Ketamine clinics poke their way into Richmond

Dr. J. Randy Frederick poses behind the front desk at Alchemy Wellness. (Photos courtesy Alchemy Wellness)

Emergency anesthetic-turned-1990s party drug, ketamine is now gaining traction as a way to combat treatment-resistant mood disorders. It’s also helping give rise to ketamine clinics in the Richmond area, with the latest entrant to the market launching last month in Henrico County.

Alchemy Wellness opened at 8639 Mayland Drive in mid-June. It offers intravenous ketamine infusions for mood disorders such as depression, PTSD, OCD and extreme anxiety as well as for chronic pain conditions such as fibromyalgia, phantom limb syndrome and other types of neuralgias.

Another ketamine clinic, Mind Peace Clinic – RVA, at 110 N Robinson St., across from Retreat Doctors Hospital in the Fan, opened in July 2017 after the success of its first clinic in Arlington the year before. It offers treatments on a part-time schedule Tuesdays and Thursdays, with the same intravenous services for mood disorders and chronic pain syndromes.

Dr. J. Randy Frederick at Alchemy Wellness, and Dr.
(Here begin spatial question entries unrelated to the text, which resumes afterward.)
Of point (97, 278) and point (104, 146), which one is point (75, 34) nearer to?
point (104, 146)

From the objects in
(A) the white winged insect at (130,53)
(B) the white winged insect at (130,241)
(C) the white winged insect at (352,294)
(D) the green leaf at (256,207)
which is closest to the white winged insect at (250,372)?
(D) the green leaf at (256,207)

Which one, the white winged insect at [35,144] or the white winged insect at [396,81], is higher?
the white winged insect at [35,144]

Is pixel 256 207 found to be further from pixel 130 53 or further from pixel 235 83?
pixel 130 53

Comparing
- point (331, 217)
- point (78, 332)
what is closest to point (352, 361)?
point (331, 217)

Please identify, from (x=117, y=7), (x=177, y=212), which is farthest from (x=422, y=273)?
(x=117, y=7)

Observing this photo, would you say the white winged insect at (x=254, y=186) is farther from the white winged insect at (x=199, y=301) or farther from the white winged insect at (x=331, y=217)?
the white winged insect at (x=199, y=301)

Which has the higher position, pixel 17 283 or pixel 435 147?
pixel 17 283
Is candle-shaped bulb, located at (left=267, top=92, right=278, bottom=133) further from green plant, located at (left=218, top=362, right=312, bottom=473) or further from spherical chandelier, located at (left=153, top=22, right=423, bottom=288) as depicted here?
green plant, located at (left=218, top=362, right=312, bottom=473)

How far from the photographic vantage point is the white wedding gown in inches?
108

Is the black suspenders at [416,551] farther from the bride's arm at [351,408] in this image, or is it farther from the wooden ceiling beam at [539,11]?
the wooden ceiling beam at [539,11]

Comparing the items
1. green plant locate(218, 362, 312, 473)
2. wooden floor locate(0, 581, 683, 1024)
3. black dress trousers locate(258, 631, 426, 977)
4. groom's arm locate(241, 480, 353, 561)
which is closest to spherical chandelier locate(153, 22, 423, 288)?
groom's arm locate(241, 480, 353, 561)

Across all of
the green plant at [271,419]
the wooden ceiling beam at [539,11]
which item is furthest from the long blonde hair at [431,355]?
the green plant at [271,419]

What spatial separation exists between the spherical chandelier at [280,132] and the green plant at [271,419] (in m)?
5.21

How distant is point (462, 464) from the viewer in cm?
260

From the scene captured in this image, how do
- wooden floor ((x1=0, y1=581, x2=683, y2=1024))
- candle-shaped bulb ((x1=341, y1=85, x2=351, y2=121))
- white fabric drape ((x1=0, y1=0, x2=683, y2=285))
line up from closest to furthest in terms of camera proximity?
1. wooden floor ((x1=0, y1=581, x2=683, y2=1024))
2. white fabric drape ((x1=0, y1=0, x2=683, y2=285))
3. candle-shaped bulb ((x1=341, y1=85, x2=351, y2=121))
Patrick A. Oliver at Mind Peace, shared similar stories of frustration at being unable to treat certain patients as their reasons for opening their respective clinics.

“As an ER doctor, I would see people in psychiatric crises all the time, and we can’t really do much for those people in the emergency room,” Frederick said. “It’s really just medical clearance then let the psychiatrist decide, and it’s not very satisfying.”

Dr. Patrick Oliver giving a consult on the benefits of ketamine treatments. (Courtesy Mind Peace Clinics)

“I was really frustrated in the emergency department,” Oliver said. “Certain patients would come in, specifically suicidal patients, majorly depressed patients, and truthfully we weren’t really doing much if anything for them. We were just a holding place for them for the psychiatric ward, and even when they got there they were given pills that wouldn’t work for six to eight weeks. And these people were suicidal now.”

Known as both a safe and easy-to-administer anesthetic in emergency medicine since its discovery in the ’60s, ketamine was designated as a schedule III drug on the Controlled Substances Act in 1999 after recreational abuse was seen to cause health problems, including bladder diseases and cognitive issues.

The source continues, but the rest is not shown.